One for all: Efficient verifiable dynamic multi-user searchable encryption in the presence of corrupted users

Abstract

Dynamic multi-user searchable symmetric encryption (DMUSSE) enables the data owner to dynamically outsource encrypted database to the cloud server and selectively share the search capability with data users. However, inter-user state synchronization is expensive but often necessary in multi-user setting. In addition, only a few works are proposed against the malicious servers that achieve verifiability (guarantee the integrity of query results) by deploying a Merkle tree for all database entries in a straightforward way, which is inevitably subject to logarithmic communication overhead. In this work, we propose a new verifiable DMUSSE scheme with improved performance, while maintaining user-server collusion resistance. Concretely, we first design an efficient and forward-and-backward-secure DMUSSE scheme with the aid of Hyperledger Fabric (a permissioned blockchain), greatly reducing synchronous communication and computation. In particular, our scheme does not reveal any information about uncorrupted users when corrupted users collude with an adversarial server.
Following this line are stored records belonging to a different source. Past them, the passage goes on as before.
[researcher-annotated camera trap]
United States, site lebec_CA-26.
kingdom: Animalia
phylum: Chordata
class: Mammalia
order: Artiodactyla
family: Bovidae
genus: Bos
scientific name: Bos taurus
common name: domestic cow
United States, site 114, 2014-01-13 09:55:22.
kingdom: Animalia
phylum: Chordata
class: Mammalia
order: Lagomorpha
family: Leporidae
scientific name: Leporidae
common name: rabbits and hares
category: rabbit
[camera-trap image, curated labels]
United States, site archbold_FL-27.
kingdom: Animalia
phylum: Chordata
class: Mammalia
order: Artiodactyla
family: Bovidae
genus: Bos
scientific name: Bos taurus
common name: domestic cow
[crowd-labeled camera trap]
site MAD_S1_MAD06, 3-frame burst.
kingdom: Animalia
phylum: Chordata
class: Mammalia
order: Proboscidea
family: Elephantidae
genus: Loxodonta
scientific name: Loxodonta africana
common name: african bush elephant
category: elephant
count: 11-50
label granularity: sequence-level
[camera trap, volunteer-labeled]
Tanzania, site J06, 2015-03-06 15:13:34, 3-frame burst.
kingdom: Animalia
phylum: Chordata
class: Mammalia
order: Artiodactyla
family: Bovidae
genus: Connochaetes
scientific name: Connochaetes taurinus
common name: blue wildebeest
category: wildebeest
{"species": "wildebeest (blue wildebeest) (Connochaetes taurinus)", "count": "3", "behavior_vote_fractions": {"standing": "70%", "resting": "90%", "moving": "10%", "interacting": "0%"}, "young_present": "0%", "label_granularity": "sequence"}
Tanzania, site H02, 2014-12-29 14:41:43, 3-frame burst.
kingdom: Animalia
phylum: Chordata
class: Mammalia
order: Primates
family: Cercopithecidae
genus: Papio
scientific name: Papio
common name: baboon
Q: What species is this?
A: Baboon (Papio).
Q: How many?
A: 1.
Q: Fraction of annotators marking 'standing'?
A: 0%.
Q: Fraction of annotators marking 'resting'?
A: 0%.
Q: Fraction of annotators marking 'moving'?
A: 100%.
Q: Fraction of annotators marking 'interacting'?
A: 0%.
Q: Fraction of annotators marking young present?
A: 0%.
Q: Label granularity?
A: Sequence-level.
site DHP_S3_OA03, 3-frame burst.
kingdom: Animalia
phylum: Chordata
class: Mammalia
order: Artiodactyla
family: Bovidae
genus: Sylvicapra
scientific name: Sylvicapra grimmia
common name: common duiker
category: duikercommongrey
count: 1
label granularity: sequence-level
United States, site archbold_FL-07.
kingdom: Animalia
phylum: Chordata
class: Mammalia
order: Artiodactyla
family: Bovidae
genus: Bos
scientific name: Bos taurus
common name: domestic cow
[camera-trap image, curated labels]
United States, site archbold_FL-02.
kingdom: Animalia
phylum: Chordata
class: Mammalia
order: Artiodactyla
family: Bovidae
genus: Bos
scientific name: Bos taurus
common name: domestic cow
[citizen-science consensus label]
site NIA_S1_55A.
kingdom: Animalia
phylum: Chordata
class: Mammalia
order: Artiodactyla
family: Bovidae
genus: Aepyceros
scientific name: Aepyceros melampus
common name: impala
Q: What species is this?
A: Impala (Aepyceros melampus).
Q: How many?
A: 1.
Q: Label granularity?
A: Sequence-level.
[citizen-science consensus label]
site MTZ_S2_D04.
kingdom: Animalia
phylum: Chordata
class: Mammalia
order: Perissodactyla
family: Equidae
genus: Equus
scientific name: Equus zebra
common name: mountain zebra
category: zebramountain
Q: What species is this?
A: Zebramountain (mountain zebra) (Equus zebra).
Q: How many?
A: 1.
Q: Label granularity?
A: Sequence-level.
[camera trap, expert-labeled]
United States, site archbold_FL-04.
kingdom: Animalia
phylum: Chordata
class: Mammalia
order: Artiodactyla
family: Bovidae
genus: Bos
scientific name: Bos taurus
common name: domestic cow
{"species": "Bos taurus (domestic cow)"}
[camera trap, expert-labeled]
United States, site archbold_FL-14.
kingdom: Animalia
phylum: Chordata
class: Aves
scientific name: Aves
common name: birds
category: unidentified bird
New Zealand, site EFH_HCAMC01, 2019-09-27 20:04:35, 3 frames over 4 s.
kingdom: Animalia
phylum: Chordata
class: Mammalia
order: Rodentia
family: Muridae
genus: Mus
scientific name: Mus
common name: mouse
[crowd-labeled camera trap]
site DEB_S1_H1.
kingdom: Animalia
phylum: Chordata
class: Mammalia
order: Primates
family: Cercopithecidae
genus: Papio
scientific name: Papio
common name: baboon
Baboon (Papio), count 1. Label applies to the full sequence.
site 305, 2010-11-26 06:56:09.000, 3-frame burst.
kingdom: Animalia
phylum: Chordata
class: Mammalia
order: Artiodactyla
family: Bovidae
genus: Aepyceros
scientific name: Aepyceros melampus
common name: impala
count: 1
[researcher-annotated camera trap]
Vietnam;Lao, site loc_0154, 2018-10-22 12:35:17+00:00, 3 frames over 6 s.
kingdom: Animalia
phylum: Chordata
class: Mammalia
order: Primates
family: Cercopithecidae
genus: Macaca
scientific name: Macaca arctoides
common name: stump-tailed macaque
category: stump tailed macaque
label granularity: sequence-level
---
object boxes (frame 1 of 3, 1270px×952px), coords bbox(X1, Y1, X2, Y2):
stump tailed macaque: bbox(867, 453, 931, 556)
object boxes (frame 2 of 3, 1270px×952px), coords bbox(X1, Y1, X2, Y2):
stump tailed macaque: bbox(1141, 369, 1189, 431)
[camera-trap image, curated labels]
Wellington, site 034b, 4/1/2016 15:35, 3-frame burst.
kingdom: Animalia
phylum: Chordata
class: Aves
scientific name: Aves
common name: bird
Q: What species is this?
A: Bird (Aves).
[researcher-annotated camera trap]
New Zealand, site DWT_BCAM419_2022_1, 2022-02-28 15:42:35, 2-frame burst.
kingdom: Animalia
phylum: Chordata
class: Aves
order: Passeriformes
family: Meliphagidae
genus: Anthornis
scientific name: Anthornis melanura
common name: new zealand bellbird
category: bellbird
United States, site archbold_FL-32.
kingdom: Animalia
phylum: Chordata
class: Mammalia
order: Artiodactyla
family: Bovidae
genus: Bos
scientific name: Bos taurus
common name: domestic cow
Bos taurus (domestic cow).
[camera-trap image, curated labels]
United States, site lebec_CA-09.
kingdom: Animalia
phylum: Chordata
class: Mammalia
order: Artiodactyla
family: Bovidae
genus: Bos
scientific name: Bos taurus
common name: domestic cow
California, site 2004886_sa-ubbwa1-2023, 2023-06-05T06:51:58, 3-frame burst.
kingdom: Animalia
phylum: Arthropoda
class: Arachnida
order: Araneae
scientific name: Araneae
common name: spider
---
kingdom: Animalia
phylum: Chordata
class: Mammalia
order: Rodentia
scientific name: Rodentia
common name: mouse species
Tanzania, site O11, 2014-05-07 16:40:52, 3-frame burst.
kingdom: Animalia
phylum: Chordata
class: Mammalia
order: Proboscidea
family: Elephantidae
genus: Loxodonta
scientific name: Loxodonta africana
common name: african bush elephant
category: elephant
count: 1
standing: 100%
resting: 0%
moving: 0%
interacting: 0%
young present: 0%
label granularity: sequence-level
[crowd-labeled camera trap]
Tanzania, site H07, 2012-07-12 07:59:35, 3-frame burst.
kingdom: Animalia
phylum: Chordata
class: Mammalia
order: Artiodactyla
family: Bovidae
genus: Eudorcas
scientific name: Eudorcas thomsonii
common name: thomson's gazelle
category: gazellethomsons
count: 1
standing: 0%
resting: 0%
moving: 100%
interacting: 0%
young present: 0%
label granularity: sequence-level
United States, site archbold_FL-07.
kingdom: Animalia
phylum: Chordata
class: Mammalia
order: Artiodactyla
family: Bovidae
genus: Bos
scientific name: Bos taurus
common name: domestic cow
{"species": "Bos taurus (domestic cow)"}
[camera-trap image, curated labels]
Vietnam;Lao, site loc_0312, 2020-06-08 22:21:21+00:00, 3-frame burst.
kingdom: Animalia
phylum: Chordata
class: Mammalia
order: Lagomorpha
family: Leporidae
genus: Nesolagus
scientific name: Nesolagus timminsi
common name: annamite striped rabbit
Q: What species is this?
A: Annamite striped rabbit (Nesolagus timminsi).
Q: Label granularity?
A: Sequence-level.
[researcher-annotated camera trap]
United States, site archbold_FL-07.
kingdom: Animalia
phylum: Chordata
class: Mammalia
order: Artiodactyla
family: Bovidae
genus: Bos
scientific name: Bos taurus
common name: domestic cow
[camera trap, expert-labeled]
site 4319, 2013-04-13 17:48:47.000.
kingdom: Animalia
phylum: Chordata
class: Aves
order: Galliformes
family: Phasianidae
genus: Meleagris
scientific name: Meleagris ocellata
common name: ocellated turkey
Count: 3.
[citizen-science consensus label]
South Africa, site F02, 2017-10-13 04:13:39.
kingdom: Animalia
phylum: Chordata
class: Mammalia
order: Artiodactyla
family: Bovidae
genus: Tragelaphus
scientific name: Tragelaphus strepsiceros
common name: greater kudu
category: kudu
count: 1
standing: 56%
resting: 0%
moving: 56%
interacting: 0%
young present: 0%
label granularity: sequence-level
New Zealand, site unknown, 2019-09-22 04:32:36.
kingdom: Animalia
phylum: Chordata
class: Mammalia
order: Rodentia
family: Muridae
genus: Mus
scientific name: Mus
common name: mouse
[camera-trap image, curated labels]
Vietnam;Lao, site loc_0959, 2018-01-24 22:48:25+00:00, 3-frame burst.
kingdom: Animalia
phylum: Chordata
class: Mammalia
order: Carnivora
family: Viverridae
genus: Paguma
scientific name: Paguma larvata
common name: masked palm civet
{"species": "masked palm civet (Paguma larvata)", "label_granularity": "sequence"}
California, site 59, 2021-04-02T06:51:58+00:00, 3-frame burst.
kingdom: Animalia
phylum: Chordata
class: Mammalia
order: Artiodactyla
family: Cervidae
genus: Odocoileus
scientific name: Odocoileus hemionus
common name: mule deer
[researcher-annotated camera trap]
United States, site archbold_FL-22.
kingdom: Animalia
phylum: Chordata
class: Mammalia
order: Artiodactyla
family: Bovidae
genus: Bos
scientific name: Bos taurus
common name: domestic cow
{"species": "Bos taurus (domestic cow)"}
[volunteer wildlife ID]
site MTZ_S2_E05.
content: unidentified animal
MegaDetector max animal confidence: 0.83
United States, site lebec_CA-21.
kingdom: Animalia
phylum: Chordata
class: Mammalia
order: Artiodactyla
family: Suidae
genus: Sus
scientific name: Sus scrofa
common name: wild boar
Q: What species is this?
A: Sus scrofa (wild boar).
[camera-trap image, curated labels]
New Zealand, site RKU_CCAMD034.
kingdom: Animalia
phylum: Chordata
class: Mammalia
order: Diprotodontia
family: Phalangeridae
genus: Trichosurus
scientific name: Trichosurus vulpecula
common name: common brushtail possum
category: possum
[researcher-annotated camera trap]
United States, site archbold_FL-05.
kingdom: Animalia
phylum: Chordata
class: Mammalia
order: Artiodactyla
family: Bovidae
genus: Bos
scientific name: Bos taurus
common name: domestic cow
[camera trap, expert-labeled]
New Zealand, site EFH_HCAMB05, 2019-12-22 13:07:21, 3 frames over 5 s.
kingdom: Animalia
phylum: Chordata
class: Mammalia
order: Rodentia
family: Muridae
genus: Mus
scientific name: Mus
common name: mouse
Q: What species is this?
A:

Then, we achieve efficient verifiability of query results based on multiset hash functions with O(1) communication cost. Finally, we compare our scheme with the state-of-the-art solutions O-μSE and Q-μSE (Chamani et al. TDSC 2021). Experimental results show that our scheme brings at least 90.9% communication savings, 2.75×, 109.2×, and 11.67× speedup in search, update, and verify time, respectively.